申俊德左看右看,確實只有自己站著,多少有點無語。
剛好也是他代表跟那個公司談的,所以他也沒法否認。
然后挺起脖子,“日我又……”
一開口發現發音模糊不對勁,氣得都忘了嘴里塞了個鋼筆,氣急敗壞的拿出來,“啪”的拍在桌上給自己漲了氣勢:“是我又怎么了?!”
他指著許沉:“我們談這么好的合作,都是為了公司好,你算什么東西,對著一屋子的老董事也敢這么放肆!”
許沉側過臉,視線略微上抬,就那么睨著申俊德,足足有十秒鐘。
直到看得申俊德都感覺像被刀扎一樣,拔起來的氣勢在不自覺間一點點的往下泄,不由得也低頭看了看自己。
有什么好看的。
許沉目光變得很冷,“你又算什么東西,對著藍氏唯一的繼承人敢這么大呼小叫,甚至上手。”
“沒有藍岳,你們這幫人要么在公司里用汗拌飯,要么蹲到大牢屎尿拌飯。沒有藍婪,這公司早死了,給你一口吃的開始撐得找事,對著衣食父母指手畫腳?”
繼而許沉看向了藍婪,像是非常不理解,問了句:“他們一直都這么跟你說話?”
他給她當保鏢的時候可沒這么放肆。
也聽說戴放替她收拾過藍晶的,現在看來,成效也只是一時的,這幫人反而是變本加厲了?
藍婪不想在這些東西上浪費時間,對申俊德道:“跟對方公司說清楚,沒我的允許,這個合作談不了。”
申俊德剛想說什么,許沉看了他一眼,然后起身,說了句:“你跟我出來。”
申俊德咽了咽唾沫,因為知道這人是個流氓,以前是流氓,兩年不見,現在更流氓了,誰知道這期間在監獄干的什么?
所以他不傻,跟出去明顯就是想對他動手。
申俊德冷哼一聲,扭過頭看都不看許沉。
只要他不出去,許沉就不可能有機會動他,當著這么多人的面,申俊德就不信他真敢動手?
許沉走了一步,見申俊德沒動,也就轉身折回去,似笑非笑,“申董這是希望我在諸位面前仔細列舉一下你私下的罪行?”
“申董要是喜歡這么高調,那就在這兒也行。
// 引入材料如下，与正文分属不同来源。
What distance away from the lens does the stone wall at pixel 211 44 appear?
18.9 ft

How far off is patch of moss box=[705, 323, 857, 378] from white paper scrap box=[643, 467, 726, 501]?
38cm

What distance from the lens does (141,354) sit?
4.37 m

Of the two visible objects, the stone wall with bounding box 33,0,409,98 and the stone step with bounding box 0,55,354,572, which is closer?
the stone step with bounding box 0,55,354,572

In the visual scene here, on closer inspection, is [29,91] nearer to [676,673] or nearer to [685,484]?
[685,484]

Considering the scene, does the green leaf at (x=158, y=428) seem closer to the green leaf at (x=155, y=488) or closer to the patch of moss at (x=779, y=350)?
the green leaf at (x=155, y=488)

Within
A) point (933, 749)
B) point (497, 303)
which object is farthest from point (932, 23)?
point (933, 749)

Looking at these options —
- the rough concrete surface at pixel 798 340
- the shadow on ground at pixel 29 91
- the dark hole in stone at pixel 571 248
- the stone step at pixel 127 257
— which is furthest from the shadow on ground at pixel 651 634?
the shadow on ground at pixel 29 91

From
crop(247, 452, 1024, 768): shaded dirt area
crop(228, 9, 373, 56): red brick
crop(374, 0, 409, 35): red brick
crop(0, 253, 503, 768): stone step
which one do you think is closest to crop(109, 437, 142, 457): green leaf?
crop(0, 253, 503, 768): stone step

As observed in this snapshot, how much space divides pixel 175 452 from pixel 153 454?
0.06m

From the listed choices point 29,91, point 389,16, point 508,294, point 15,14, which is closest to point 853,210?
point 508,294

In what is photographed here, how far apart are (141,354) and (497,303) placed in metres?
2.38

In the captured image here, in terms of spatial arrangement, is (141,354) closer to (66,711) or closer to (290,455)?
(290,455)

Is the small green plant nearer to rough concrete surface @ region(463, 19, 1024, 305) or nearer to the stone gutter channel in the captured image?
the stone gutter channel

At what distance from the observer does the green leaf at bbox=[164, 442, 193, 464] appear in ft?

”
“等等!”申俊德一聽,猛地打斷他,“你胡說什么?”
許沉似笑非笑,“你知道監獄里什么最多嗎?”
申俊德咬了咬牙,他弄進監獄的人還真有好幾個,保不齊跟許沉碰到過,相互之間一聊,多半也能知道他都干了些什么。
申俊德不怕別人,但是還真有點擔心許沉這種流氓瘋子,就算沒有真憑實據,他都能給弄出來。
申俊德咬著牙,壓著聲音:“你到底想要什么?”
藍婪跟許沉挨得近,當然就能聽見申俊德說的話。
她這會兒滿是震驚,申俊德就這么慫了?
許沉又沖申俊德頷了頷首。
申俊德明明咬牙切齒卻又不得不做的樣子,硬是說了一番藍婪都想不到的話。
“這個項目,確實是我的錯,只看到了表面的利益,沒有考量對方公司是不是具有長遠優質性……”
實在編不出來了。
申俊德一咬牙:“鑒于我犯下這么大的錯誤,即日我就會給股東大會遞交辭職申請,一個月徹底交接完公司所有事宜。”
許沉繼續盯著他。
他只好說了一句:“希望各位以后不要一時糊涂,跟我犯同樣的錯誤,不利公司發展,更是直接擠壓我們自己的利益!”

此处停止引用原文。